I challenge you to find a spice that rivals cinnamon when it comes to comforting kitchen fragrances. And there’s something about autumn that makes spices such as cinnamon, ginger, and nutmeg especially fabulous for flavoring foods without adding calories.

Autumn Spices

When I was growing up, my grandmother was my favorite babysitter. She made what I naively thought was a gourmet concoction (bear in mind that my mother specialized in making frozen TV dinners). Granny mixed plain applesauce, a dash of pure maple syrup, a pinch of cinnamon and a generous dash of ginger. Then she and I would use graham crackers to dunk, dip and devour our way through our applesauce dip. To me, that was the height of chic cuisine!

Today I still think of my grandmother when I experiment with these spices. Some suggestions for how to incorporate the spicy flavor of fall into your own life:

  • Use cinnamon and ginger mixed with plain canned pumpkin, Stevia and plain Greek yogurt for a pumpkin pie-type pudding. Experiment with the amount of each ingredient that you use. I typically use half pumpkin and half yogurt. Choose organic spices, such as Simply Organic Cinnamon Powder. And be sure to use plain pumpkin, not pre-made pumpkin pie filling.
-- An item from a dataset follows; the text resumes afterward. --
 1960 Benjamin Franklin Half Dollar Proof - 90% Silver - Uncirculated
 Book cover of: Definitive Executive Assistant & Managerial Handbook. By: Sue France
My favorite: Farmer’s Market Organic Canned Pumpkin Puree.
  • Don’t overlook winter squash in the market. It might look plain on the outside, but cooking winter squash and then mashing it with butter and a dash of ginger tastes like the ultimate comfort food. You can grate fresh ginger root or use Starwest Botanicals Organic Ginger Root Powder.
  • Here’s one of those cooking tips that sound crazy and turn out to be crazy-wonderful. Steam green cabbage. Then serve with a pat of grass-fed butter and a sprinkle of (wait for it) nutmeg. There’s something about the nutmeg flavor that brings out the full tang of the cabbage, and also makes a small amount of grass-fed butter linger on the tongue. Grate nutmeg on the cabbage just before serving.
  • Turn your plain breakfast oatmeal from blah to bazinga! The secret’s in the spices. Experiment by adding ginger, nutmeg, cinnamon or even allspice. Try a spoonful of peanut butter or coconut oil as well for a breakfast that will keep you full.
  • Two words that symbolize autumn beverages’ pleasures: Cinnamon sticks. Stir hot apple cider with one, stick into a cup of cocoa to make it extra-special or even mix your cream into your coffee with a cinnamon stick.